- **Extract to read**
——
Research:Copyediting as a structured task/A model to detect sentences for copyediting

The aim of this project is to develop a model to detect sentences which need copyediting.

Specifically, we train a machine-learning model that will take as input a sentence and yields as output a single score that indicates whether the sentence needs improvement in terms of copyediting; i.e. the score will indicate the quality of the sentence (in terms of copyediting). Such a model is similar, in spirit, to the model that automatically scores sentences whether they are missing citations: Research:Identification of Unsourced Statements

The use-case of the model is in the context of copyediting as a structured task. That is, the aim of the model is not to correct all copyediting errors in Wikipedia. Instead, the aim of the model is to surface high-quality suggestions to newcomer editors, who will then perform the edits themselves. Therefore, the model’s output score can be used in different ways:

Surface the lowest-scoring sentences (those with the highest need of copyediting) to newcomer editors as candidates for improvement without a specific suggestion.
Prioritize the lowest-scoring sentences for running other copyedit-tools such as LanguageTool which yield specific suggestions for improvement. In previous analysis we have shown that the latter tools are too sensitive when applied on Wikipedia articles. This prioritization will likely improve the accuracy of copyedit-suggestions from these tools.

This is work in progress.

The work has been conducted together with Djellel Difallah and Rashid Alyassi from NYU Abu Dhabi.

Methods

Data

In order to train a model for detecting copyedits, we need to identify suitable datasets with annotated information about copyedits. Unfortunately, there are few resources that are multilingual and large-scale. Therefore, we use a combination of different annotated datasets for training and evaluating the model. The datasets consist of pairs of the same sentence; for each pair, we have one version before and one version after the (copy)-edit. Specifically, we consider the following datasets for our model:

C4: C4_200M_synthetic is a ground truth dataset in English for grammatical error correction created synthetically from corrupting clean sentences. It contains 200M pairs of sentences. Only English.
Wikiedits: a multilingual dataset of millions of pairs of sentences extracted from edit-diffs. This was generated from adapting processing pipeline from WikEd Error Corpus.
Copyedits: a small-scale multilingual dataset of pairs of sentences that were marked as copyedits. Specifically, these are edits that contain edit tags labeled “newcomer task copyedit” (see list of tags).

Model

Our base model is the multilingual XLM-RoBERTa which supports around 100 languages. The motivation for this model that it has been shown to perform well in grammar-related tasks such as COLA

Training. We perform different steps in training the model.
——
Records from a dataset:
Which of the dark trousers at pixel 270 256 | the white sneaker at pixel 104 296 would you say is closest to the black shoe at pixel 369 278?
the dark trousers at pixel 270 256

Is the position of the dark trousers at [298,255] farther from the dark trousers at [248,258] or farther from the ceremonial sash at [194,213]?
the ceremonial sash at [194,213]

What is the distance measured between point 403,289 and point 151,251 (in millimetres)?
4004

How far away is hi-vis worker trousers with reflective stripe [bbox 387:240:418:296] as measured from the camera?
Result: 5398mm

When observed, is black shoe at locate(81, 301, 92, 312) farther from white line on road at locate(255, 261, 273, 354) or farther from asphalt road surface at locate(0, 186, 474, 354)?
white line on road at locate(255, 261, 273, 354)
——
- **Goals**
A: According to the copyediting research text, how many sentence pairs does the C4_200M_synthetic dataset contain?
B: Resume the copyediting research text after its final sentence.

- **Task-by-task answers**
A: It contains 200M pairs of sentences.

B:
We first perform a general pre-training on English data related to grammatical error correction. Specifically, we train the model using 100K pairs of sentences from the C4 data, 100K pairs of sentences from the WikiEdits, as well as 100K pairs of sentences from the copyedits datasets (all English).
For each language, we perform an additional step of fine-tuning with data related to grammatical error correction from the corresponding language. Specifically, we 100K pairs of sentences from the WikiEdits dataset of that specific language.
Thus, we train a separate model for each language; however, the pre-training component is the same in each case.

The desired outcome of the model is to obtain scores in order to rank sentences in terms of the need for copyediting. Therefore, we use an objective function that takes into account the ranking of two sentences based on their assigned scores based on the Terry-Bradley model. That is the loss is lower if the scores align with the ground truth of whether the sentence needs copyediting (before the edit) or does not need copyediting (after the edit).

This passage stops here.